Typical EMG recordings use surface bipolar electrodes placed on the skin over the muscle of interest. Raw EMG is noisy, so preprocessing is important. It is also important to be aware how motion influences the result. However, with good filtering, it is possible to get meaningful data from EMG. At UiO, we have also explored how it is possible to use EMG data in various types of interactive music systems:
Comparison¶
Here is a comparison of the above mentioned signals, what they capture and their strengths and limitations.
| Signal | What it indexes | Typical sensors / form | Recommended sampling (Hz) | Notes (strengths / limitations) |
|---|---|---|---|---|
| ECG / PPG | Cardiac timing, heart rate, HRV | ECG chest electrodes or adhesive leads; PPG wrist/finger/ear optical | ECG: 250–1000; PPG: 50–200 | ECG = gold standard for precise R‑peaks & HRV; PPG easier/wearable but motion‑sensitive and less accurate for short‑term HRV |
| GSR / EDA | Sympathetic arousal, sweat‑gland activity (SCL, SCR) | Ag/AgCl electrodes on palmar/plantar sites | 10–50 (higher for fine phasic timing) | Direct index of sympathetic activity; slow tonic changes and phasic SCRs; sensitive to temperature, humidity, contact quality and movement |
| Respiration | Breathing rate, depth, phase (RSA) | RIP belts, nasal cannula, capnography, impedance | 25–100 | Essential to separate RSA from HRV; belt signals robust but can slip; nasal sensors more precise but intrusive |
| Skin temperature | Peripheral vasoconstriction/vasodilation, thermoregulation | Thermistors, thermocouples, infrared sensors (skin sites) | 1–10 | Reflects slow vasomotor changes; strongly affected by ambient conditions and clothing; useful for longer trends, not phasic responses |
| EMG | Muscle activation, tension, facial expressions, vocal‑tract activity | Surface bipolar electrodes (or intramuscular for depth) | ≥1000 (typical) | High temporal resolution to dissociate motor from autonomic effects; requires careful placement, normalization, and artifact control (crosstalk, movement) |
At RITMO, most of our studies are based on comparing heart rate (from ECG), respiration (from RIP belts), temperature (from belts or thermal cameras), and muscle activation (from EMG). We typically also always record these in combination with accelerometry and audio/video documentation so that we are able to correct for contextual factors.

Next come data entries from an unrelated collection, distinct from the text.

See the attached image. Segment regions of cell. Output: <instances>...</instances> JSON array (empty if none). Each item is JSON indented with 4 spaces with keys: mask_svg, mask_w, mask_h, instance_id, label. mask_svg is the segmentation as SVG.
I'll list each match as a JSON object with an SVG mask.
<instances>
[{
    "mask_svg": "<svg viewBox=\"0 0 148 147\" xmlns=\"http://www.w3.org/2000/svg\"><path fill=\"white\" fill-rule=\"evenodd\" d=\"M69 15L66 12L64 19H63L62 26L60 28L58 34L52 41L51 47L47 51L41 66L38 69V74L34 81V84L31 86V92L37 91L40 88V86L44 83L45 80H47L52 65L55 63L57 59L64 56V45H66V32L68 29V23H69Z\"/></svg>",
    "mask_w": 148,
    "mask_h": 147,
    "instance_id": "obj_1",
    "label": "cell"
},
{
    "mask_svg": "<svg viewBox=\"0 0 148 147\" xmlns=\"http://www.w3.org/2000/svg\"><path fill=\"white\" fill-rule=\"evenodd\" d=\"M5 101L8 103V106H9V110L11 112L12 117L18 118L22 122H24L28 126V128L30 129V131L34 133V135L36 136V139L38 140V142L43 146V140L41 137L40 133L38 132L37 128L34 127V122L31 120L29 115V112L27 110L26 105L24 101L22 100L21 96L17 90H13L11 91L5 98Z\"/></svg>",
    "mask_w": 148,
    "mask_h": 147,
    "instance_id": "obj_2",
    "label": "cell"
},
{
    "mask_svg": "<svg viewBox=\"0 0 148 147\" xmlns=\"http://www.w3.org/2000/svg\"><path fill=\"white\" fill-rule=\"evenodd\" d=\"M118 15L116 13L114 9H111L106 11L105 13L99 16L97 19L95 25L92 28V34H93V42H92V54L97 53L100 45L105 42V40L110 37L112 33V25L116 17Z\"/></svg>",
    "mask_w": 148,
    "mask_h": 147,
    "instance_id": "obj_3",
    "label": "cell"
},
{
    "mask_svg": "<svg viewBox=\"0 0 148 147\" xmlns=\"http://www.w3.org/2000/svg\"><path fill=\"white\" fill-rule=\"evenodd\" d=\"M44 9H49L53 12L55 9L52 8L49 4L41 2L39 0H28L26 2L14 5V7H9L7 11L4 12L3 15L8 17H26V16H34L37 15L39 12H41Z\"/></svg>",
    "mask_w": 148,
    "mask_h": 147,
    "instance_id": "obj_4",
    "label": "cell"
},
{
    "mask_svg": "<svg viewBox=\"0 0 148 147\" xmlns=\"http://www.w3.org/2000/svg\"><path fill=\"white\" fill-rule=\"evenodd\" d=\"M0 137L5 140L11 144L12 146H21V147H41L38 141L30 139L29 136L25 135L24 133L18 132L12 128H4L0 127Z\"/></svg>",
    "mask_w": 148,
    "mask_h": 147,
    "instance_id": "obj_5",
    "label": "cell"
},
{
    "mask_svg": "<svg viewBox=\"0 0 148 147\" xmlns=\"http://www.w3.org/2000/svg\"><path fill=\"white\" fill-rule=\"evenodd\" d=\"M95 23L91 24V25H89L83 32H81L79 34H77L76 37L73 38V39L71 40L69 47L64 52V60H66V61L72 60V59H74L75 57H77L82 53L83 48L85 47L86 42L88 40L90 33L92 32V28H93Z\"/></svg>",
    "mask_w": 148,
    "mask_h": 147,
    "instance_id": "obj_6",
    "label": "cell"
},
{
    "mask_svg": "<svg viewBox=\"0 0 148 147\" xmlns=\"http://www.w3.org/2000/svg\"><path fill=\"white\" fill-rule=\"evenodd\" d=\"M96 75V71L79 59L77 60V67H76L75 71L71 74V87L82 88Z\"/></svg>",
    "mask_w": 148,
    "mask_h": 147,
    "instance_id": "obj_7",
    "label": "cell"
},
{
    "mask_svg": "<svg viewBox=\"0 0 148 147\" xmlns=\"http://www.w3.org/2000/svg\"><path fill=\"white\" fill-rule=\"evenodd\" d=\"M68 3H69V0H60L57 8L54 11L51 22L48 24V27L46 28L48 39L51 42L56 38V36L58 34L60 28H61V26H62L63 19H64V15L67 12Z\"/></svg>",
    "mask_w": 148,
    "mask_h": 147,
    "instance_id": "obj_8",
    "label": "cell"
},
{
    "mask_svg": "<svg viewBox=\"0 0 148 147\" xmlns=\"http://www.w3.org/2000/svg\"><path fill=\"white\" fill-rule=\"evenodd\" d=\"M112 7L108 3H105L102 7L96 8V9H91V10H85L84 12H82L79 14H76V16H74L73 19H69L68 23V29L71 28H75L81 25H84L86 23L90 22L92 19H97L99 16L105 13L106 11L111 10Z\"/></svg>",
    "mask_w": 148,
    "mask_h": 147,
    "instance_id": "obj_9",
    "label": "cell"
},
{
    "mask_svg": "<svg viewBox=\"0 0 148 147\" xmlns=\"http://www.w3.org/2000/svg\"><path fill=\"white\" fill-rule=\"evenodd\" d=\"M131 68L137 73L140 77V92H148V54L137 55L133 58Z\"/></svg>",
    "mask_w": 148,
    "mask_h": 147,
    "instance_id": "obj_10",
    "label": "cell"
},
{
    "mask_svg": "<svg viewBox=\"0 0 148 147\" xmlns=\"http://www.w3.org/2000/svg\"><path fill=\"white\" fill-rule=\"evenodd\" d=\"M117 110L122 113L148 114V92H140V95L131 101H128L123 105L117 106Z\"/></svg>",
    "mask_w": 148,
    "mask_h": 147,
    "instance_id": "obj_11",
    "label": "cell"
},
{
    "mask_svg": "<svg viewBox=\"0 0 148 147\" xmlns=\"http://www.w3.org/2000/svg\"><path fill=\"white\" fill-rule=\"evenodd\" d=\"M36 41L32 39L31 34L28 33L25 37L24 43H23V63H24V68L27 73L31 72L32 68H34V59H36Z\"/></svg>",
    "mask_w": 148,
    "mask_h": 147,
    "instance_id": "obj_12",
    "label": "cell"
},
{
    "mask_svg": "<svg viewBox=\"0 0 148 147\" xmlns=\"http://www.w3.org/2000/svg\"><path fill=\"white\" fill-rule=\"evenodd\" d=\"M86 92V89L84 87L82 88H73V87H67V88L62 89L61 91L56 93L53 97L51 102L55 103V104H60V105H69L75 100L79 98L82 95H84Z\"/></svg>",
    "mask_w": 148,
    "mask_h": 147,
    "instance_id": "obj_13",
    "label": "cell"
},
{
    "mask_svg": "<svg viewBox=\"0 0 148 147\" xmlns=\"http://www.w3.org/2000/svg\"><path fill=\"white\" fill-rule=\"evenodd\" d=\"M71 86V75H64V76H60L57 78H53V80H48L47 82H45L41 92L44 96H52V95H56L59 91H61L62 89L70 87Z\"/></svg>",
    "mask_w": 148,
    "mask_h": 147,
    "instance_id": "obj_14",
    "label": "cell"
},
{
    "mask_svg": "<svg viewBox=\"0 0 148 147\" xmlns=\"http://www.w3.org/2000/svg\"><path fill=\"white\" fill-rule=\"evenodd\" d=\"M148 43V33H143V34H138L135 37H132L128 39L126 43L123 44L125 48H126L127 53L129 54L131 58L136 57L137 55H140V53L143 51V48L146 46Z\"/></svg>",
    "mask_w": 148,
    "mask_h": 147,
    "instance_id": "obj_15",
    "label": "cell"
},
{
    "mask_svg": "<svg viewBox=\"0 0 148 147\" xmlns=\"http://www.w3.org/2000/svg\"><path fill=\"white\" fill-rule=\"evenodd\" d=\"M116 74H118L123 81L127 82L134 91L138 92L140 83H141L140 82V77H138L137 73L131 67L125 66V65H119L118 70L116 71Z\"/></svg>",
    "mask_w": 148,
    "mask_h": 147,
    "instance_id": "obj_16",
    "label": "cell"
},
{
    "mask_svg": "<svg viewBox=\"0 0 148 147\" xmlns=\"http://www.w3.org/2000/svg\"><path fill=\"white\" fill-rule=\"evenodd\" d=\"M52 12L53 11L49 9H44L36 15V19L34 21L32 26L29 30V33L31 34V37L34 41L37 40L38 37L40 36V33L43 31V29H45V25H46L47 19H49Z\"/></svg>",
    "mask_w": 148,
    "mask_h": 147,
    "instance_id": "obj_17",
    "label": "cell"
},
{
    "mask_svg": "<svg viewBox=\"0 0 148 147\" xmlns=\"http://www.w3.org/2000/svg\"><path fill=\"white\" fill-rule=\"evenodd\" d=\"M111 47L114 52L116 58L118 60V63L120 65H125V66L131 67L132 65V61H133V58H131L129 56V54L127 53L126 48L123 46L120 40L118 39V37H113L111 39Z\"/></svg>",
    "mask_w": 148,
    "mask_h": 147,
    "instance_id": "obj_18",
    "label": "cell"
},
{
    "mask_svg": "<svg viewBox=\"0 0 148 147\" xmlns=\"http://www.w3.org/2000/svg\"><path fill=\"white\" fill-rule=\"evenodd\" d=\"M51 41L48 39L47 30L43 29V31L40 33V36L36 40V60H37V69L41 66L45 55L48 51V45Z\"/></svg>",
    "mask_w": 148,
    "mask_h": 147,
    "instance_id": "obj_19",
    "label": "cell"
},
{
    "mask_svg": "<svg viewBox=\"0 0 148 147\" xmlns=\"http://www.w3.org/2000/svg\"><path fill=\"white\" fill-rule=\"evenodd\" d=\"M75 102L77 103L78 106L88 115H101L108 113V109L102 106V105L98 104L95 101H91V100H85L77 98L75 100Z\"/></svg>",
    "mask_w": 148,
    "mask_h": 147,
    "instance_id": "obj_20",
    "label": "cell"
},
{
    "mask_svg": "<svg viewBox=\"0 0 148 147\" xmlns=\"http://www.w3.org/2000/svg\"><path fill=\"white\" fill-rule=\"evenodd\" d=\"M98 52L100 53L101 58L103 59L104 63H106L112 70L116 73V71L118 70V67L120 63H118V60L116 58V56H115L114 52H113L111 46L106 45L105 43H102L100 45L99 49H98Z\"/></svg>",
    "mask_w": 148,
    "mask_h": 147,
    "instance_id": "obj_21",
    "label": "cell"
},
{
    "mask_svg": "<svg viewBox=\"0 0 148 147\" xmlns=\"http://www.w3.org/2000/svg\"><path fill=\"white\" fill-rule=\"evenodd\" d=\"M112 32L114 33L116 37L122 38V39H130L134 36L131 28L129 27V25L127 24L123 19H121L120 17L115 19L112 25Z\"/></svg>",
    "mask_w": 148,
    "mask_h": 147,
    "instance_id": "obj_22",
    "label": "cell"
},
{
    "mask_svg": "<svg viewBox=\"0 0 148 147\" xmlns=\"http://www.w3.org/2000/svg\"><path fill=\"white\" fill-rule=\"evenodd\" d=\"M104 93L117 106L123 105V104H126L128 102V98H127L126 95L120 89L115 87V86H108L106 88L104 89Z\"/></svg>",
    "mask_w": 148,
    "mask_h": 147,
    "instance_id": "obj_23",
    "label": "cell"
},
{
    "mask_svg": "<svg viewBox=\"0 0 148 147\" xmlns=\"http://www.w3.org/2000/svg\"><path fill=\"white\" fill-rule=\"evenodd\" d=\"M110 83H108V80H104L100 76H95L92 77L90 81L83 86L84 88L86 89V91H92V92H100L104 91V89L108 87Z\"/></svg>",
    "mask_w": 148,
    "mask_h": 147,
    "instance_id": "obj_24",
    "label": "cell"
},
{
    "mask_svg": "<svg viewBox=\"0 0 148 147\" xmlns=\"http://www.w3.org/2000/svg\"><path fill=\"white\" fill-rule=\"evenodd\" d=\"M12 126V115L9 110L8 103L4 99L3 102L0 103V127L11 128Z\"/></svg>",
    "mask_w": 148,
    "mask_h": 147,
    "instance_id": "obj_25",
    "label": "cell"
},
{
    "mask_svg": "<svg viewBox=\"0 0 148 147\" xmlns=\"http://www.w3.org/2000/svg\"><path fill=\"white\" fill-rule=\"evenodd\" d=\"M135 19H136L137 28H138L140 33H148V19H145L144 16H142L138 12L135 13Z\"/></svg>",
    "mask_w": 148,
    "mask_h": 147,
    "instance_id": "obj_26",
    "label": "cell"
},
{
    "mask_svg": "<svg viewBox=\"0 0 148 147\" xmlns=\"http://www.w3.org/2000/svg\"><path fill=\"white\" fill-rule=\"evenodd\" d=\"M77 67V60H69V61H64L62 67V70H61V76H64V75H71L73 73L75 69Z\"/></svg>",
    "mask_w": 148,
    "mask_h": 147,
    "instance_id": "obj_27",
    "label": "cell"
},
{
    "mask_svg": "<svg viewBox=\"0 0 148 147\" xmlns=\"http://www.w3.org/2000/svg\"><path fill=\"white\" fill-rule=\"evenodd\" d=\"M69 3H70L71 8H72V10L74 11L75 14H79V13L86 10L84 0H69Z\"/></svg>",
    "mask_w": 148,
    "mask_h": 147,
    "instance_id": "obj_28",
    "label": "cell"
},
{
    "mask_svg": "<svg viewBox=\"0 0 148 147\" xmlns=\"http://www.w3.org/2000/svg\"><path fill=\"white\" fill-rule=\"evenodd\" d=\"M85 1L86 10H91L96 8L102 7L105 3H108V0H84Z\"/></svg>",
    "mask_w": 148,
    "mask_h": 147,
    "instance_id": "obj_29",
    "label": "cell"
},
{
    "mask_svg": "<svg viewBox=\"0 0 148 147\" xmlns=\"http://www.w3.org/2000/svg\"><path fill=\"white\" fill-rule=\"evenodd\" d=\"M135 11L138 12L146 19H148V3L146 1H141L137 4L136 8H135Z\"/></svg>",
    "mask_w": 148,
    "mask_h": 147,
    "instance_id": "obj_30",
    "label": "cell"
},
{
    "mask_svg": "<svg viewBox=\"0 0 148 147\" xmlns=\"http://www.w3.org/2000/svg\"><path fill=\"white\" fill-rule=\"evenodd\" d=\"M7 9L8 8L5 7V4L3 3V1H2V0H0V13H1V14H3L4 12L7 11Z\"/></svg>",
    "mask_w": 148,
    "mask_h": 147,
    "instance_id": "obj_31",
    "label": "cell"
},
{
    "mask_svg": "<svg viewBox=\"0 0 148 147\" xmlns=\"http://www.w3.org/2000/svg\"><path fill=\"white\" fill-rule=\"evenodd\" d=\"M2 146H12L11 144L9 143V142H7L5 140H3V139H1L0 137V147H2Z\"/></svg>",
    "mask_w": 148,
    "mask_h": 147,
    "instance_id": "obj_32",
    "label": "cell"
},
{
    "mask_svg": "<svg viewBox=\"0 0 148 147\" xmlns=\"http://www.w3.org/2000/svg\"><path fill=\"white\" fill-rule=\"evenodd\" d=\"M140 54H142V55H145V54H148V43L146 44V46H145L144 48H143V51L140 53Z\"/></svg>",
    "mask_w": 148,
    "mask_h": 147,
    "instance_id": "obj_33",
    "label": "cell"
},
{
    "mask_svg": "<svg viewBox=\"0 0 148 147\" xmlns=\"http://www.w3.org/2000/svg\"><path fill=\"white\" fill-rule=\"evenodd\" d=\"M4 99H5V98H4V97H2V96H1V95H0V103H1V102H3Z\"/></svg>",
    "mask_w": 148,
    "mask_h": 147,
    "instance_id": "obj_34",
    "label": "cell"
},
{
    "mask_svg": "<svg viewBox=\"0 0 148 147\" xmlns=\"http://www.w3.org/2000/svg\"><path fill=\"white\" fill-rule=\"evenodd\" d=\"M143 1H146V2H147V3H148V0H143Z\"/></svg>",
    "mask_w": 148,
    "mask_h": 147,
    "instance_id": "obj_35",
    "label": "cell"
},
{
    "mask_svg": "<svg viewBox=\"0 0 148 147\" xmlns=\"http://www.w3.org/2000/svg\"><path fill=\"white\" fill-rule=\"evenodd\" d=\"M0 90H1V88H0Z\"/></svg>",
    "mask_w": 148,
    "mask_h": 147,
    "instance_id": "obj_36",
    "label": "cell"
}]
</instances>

None of the physiological signals are easy to work with, so it requires a lot of pre-processing and analysis to get meaningful results. The benefit is that we can learn much more about human experience of sound and music, with signals that are at least easier to interpret than brain measurements.
Questions¶
What are the differences between heart rate and heart variability?
How would you design an experiment to test cardiac and respiratory entrainment to tempo changes in live performance?
Which objective (physiological) and subjective measures would you combine to distinguish frisson (chills) from ASMR?
What environmental and participant confounds must be controlled when using thermal imaging or skin temperature to infer autonomic responses?
How would you analyze respiration to avoid misinterpreting the data?